My dad is a pro a repairing any small motor engine, so I learned a lot growing up on how to repair them. My best advice is to run non-ethanol gas in any small engine. Ethanol will destroy the carburetors. It is worth the extra .20 a gallon to avoid and preventable breakdowns. It also will last a lot longer on the shelf than gasoline that contains ethanol. 


Chuck, I would first check the spark plug and make sure you are getting good fire. 
If you are you , then my bet is that you have some gunk in the carburetor. You're probably looking at ~$35 in a carb kit, or you can just choose to replace the entire carb.

Reactions: Thank You! 1 | Agree 2


----------



## Nature Man (Sep 2, 2021)

Replaced the spark plug today, but did not have time to give it a test run. Tomorrow is D-Day! Chuck

Reactions: Like 1


----------



## Mr. Peet (Sep 3, 2021)

Trob115 said:


> I'm kinda chuckling. I was having a conversation with my grandfather a week or two ago about the stubbornness of Stihl and husq small engines. My Stihl blower, I pull it off 3 times on choke , then turn the choke off and it cranks right up. Any other routine, and it will not go.
> 
> My grandfather has a similar routine for his husq weed eater and it will flood if you don't follow his determined routine.
> 
> ...


Take a look at the pumps again and let me know if the $0.20 extra cents is still correct for ethanol-free gas. It is an extra $0.75 to $1 per gallon here.

Reactions: Agree 1


----------



## Trob115 (Sep 3, 2021)

Mr.
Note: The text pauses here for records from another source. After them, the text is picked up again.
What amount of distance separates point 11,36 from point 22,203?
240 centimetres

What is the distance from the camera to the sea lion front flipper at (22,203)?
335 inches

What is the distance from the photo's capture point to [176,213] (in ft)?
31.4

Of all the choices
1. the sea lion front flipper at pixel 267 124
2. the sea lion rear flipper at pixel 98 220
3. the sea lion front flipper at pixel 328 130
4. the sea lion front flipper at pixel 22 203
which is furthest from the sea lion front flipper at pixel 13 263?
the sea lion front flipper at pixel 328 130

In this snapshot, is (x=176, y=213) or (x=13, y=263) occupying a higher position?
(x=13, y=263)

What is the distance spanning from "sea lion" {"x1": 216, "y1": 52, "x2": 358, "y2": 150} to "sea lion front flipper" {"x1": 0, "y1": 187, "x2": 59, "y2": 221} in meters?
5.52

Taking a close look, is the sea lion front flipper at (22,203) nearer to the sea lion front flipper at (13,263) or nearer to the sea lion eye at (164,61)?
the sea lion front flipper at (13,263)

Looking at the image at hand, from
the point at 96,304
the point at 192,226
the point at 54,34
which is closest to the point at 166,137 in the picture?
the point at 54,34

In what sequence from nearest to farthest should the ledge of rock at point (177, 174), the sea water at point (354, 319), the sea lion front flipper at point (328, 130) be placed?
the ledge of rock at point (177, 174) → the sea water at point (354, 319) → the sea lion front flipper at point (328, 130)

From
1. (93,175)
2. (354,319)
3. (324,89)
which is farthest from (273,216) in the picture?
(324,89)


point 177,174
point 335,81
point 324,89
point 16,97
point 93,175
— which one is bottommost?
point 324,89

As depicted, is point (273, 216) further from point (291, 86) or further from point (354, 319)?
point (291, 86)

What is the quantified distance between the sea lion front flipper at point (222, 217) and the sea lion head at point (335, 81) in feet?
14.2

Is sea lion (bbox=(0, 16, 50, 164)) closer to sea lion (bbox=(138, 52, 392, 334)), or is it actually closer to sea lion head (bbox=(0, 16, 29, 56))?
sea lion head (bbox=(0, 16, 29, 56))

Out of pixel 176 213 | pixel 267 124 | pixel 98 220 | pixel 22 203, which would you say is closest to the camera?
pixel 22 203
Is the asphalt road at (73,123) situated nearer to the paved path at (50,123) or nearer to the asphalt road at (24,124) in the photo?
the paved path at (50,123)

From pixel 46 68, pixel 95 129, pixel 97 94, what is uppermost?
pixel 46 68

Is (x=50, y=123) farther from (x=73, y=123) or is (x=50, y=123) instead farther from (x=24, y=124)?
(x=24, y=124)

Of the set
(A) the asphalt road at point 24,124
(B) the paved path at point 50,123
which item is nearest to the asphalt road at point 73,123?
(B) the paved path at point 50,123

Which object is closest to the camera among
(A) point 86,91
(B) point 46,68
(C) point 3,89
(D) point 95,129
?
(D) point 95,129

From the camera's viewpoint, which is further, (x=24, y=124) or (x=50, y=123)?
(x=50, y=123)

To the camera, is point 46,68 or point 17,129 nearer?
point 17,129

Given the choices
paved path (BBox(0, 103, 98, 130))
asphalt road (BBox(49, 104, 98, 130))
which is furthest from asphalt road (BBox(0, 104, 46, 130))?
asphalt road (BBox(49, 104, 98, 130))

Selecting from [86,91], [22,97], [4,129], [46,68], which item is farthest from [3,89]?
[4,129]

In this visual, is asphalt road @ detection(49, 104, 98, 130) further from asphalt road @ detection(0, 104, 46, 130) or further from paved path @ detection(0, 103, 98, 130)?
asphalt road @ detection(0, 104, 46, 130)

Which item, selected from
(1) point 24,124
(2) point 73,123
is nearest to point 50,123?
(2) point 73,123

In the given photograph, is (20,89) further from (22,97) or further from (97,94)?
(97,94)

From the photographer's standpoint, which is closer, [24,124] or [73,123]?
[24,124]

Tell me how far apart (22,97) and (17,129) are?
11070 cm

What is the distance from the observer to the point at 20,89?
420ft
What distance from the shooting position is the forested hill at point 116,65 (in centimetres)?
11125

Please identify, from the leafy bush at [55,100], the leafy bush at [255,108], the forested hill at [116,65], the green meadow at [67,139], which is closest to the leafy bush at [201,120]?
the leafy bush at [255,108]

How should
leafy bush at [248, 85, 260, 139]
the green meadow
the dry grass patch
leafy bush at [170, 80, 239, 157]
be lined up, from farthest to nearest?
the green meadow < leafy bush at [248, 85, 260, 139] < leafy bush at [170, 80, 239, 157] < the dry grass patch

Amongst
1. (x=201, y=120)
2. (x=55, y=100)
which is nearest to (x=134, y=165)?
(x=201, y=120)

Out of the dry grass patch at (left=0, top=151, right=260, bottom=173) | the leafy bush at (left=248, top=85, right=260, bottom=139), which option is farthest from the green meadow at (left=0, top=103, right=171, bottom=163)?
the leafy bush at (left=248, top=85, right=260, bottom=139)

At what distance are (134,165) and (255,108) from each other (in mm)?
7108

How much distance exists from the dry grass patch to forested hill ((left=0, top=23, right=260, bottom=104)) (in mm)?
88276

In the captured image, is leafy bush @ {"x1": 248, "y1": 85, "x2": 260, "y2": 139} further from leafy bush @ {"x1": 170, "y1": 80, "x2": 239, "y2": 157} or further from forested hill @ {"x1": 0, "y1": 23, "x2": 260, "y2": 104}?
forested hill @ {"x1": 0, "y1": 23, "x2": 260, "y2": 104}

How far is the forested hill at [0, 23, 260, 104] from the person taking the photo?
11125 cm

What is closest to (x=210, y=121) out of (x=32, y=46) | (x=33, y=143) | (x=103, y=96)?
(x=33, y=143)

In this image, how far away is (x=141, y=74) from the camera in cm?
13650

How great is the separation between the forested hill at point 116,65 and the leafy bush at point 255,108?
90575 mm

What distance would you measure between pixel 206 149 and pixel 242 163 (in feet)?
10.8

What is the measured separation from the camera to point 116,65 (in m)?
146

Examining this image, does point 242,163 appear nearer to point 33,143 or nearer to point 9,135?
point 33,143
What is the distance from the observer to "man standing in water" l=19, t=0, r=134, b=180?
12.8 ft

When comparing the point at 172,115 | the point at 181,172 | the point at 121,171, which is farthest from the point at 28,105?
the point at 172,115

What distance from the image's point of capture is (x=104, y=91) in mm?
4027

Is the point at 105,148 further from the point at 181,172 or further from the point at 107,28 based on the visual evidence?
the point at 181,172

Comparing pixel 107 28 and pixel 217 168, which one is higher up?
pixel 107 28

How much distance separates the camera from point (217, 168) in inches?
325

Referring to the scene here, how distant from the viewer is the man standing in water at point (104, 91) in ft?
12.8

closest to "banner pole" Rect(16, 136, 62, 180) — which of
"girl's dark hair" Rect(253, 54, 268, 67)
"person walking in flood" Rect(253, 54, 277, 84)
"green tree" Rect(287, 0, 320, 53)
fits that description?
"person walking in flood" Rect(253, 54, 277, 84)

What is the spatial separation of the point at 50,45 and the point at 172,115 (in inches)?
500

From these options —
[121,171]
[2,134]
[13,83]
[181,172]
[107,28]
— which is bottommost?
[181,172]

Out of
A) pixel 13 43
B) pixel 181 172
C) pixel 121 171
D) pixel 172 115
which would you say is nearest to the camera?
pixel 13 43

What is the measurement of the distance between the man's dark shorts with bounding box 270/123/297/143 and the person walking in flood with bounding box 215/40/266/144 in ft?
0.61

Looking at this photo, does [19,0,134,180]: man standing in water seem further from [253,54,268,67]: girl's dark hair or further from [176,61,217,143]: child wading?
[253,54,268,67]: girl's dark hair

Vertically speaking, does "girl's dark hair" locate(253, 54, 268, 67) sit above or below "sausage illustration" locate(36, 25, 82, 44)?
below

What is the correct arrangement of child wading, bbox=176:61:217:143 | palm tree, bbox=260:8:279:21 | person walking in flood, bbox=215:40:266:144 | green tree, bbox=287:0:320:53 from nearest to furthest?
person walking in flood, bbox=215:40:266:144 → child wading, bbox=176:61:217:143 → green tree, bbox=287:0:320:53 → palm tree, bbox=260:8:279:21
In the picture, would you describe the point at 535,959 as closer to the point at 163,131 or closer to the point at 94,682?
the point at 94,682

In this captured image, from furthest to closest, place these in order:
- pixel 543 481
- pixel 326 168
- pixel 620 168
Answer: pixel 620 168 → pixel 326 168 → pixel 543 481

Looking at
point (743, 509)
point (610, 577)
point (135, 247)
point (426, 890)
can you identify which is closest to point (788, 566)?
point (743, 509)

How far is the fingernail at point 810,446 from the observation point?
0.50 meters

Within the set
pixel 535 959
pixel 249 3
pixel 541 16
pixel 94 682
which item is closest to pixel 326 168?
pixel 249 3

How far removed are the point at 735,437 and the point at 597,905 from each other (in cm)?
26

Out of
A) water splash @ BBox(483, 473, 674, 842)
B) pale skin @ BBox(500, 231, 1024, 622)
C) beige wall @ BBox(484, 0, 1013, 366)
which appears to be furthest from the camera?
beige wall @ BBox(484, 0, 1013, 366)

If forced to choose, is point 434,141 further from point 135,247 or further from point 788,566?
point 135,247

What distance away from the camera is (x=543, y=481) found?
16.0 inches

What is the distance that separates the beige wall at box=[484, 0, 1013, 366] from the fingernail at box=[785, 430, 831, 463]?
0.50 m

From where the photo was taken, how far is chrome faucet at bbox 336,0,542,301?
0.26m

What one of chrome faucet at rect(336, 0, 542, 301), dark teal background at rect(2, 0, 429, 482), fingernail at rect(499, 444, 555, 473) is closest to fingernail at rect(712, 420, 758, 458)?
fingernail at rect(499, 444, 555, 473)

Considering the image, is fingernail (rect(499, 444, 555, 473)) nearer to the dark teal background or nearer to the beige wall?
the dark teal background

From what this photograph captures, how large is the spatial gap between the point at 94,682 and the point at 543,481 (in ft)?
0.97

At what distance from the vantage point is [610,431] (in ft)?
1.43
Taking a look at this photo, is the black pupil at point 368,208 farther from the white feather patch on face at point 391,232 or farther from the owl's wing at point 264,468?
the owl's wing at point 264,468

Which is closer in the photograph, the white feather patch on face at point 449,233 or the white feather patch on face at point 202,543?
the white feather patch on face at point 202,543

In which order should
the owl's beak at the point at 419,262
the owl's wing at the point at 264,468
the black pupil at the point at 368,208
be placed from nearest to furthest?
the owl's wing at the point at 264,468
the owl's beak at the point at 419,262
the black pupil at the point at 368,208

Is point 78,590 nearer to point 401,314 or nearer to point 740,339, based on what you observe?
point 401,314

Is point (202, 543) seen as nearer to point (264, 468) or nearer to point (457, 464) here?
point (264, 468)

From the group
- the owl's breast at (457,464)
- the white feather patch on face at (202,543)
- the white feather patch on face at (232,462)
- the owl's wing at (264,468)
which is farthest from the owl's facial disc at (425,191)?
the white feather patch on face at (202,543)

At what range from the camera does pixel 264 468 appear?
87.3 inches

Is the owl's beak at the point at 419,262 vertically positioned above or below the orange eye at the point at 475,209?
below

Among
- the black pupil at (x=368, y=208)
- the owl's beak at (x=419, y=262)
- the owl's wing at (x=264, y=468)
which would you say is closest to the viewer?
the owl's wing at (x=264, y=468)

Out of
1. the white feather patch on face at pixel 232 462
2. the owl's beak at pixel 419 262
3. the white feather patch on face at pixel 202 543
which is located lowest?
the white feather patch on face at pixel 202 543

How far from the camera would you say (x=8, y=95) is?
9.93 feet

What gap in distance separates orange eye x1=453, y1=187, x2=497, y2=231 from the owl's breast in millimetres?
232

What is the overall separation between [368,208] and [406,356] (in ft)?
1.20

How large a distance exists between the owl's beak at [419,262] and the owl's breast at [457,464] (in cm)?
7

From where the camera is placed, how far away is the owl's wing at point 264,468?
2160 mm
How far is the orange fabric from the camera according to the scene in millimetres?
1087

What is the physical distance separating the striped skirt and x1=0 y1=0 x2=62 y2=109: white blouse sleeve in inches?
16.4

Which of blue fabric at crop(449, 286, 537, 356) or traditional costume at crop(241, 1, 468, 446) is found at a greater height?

Peet said:


> Take a look at the pumps again and let me know if the $0.20 extra cents is still correct for ethanol-free gas. It is an extra $0.75 to $1 per gallon here.




Geez that is crazy. It's hovering around $2.69 with ethanol and $2.95 here ethanol free.


----------



## Mike1950 (Sep 3, 2021)

Mr. Peet said:


> Take a look at the pumps again and let me know if the $0.20 extra cents is still correct for ethanol-free gas. It is an extra $0.75 to $1 per gallon here.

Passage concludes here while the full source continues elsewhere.